La vita del Cristiano deve essere vissuta con gli altri, con le cose, con le vicende del mondo senza la presunzione di ritenersi detentrice di verità che non le competono. Un vero religioso, inoltre, è nella realtà di tutti i giorni che verifica la bontà e la fermezza della sua conversione e convinzione, è nel confronto con la storia del quotidiano che paga il suo conto dinanzi a Dio. Ed è proprio su queste basi che nasce la dialettica tra potere e fede.
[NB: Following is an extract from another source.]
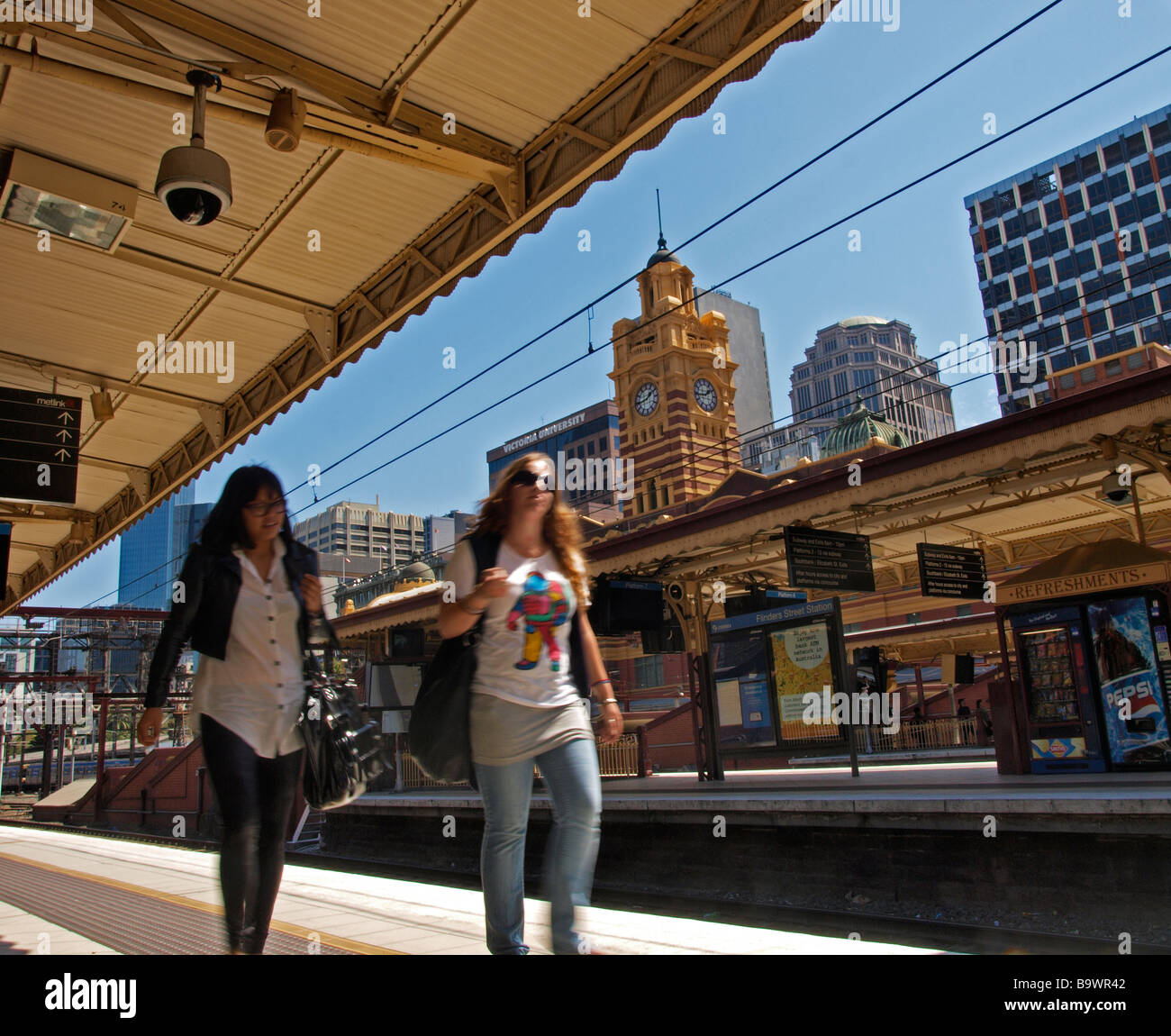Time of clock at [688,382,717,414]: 1:43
È giusto accettare le disposizioni del DPCM pur non condividendo, ma in nome di un rispetto a Cesare e alla sua legge a cui tutti devono obbedire con pazienza e umiltà per un obiettivo comune o è giusto ribellarsi rivendicando le proprie priorità e i propri privilegi? È giusto per un religioso riconoscere il valore cristiano dell’obbedienza e della pazienza, secondo l’esempio di papa Francesco, o appellarsi al proprio magistero noncurante del momento peculiare in cui l’unità e il reciproco conforto per una battaglia comune diventano prioritarie? Non è forse vero che la preghiera sincera del cuore è sempre ascoltata da Dio anche se passa attraverso il filtro di una diretta RAI o di una web camera e non dipende dal luogo, dalle formule rituali di culto? È fuori dubbio che ognuna di queste interpretazioni suggerisce un diverso atteggiamento religioso, politico e sociale.
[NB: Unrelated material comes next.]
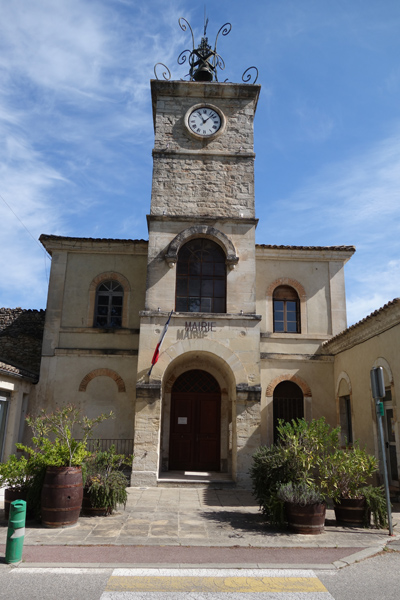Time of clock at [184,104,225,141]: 11:07
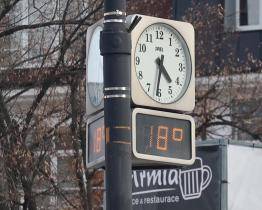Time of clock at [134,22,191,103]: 4:31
Ma se compito di un religioso e di un Cristiano è quello di proteggere, sostenere e aiutare il cammino nel mondo, questo compito non può essere extra storico ed avulso dalla concretezza del presente ma con rigore e superando ogni crisi, quello di collaborare per un fine unico: il benessere morale ma anche fisico del consorzio umano. Se l’Istituzione politica responsabilmente non può allontanarsi da questo obiettivo, anche l’Istituzione religiosa, a maggior ragione, non può allontanarsi da questa meta, nè alzare steccati e paletti. È proprio su questo fine comune che si effettua l’incontro e la convergenza tra Stato e Chiesa: lavorare insieme per il benessere fisico e spirituale dell’Umanità.
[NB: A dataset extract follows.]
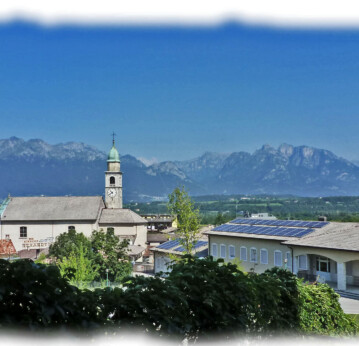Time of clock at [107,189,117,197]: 10:39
Fare una disputa puerile di confini non è conveniente se non ad una logica di caos e di scontro che può trovare facili strumentalizzazioni e magari offrire a Sgarbi l’opportunità di un eloquio che non mi sembra abbia mai avuti caratteri evangelici. Così come non è il caso di mettere in campo presupposti di fariseismo. Siamo tutti sulla stessa barca, ripete papa Francesco che prega affinché i politici possano operare nell’interesse di tutti, in primis degli Ultimi, chiedendo unità, collaborazione, pazienza e umiltà. In questi tempi drammatici quando ogni decisione è una scommessa difficile e precaria col virus, l’unica posizione che ci si aspetterebbe anche dai vescovi della CEI è quella di una chiara collaborazione per realizzare il progetto di una società in cui l’amore per l’uomo e per Dio abbia le migliori opportunità di manifestarsi piuttosto che aprire crepe per favorire inutili polemiche che papa Francesco con il suo magistero costantemente chiede di bandire.